5·Industrial Surfing: The Commodification of Experience

Epilogue: A New Millennium

Notes

Index

Acknowledgments

I had the privilege of growing up near the beach in California. I learned to surf in Santa Monica, where I was born, and spent countless hours chasing waves up and down the coast. After high school I moved north, enjoying a couple of years in Santa Cruz before leaving for the Bay Area, where I spent much of my free time surfing at Ocean Beach in San Francisco. I now live about as far from the ocean as one can live in the United States. Yet I still regularly surf. As ridiculous as it may sound, my adopted hometown of Duluth, Minnesota, enjoys probably the best waves in the Midwest. It may be colder, less consistent, and smaller than California, but I still find the pleasure and solace in Lake Superior that I found in my younger years in the Pacific. Surfing, in other words, has been important to me for the better part of my life. As has history. I first consciously began to conceptualize Empire in Waves in 1993, when, as a university student, I spent the summer as an editorial intern at Orange County–based Surfer magazine. It was a tough commute from L.A., particularly when waiting tables at night, but what an experience.

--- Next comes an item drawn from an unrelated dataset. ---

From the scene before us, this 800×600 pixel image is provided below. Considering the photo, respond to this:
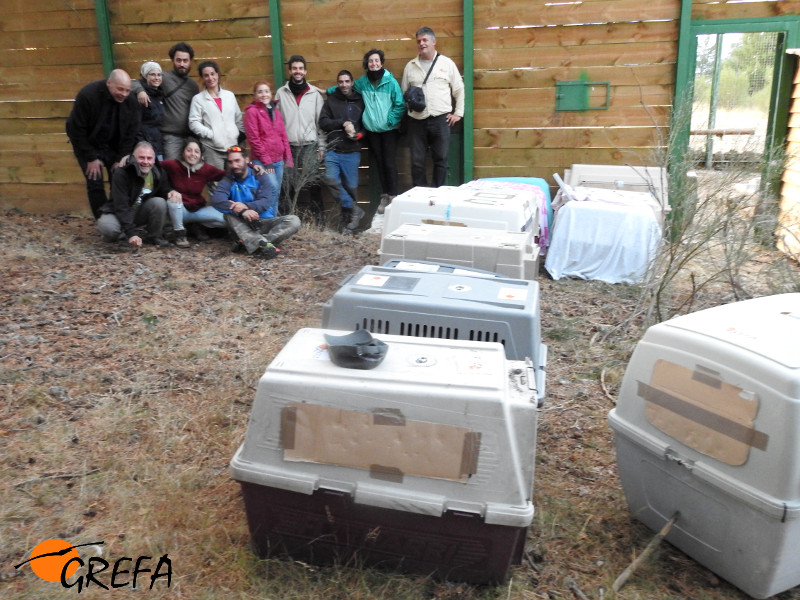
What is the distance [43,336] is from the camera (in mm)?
3779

I worked with great people, joined the editors for periodic surf breaks, and claimed my first publication—a brief article on a Pearl Jam benefit for Aaron Ahearn, a young surfer and sailor in the U.S. Navy who was disciplined for going AWOL and blowing the whistle on the Navy’s practice of dumping garbage offshore. I was also, at that time, becoming increasingly active in human rights issues. I soon found myself presented with an intellectual conundrum. As an activist I knew a fair bit about Indonesia and its occupation of East Timor. As a surfer I knew a lot about Indonesia but nothing about the occupation of East Timor. Why? My attempt to answer that question represents the origins of this book.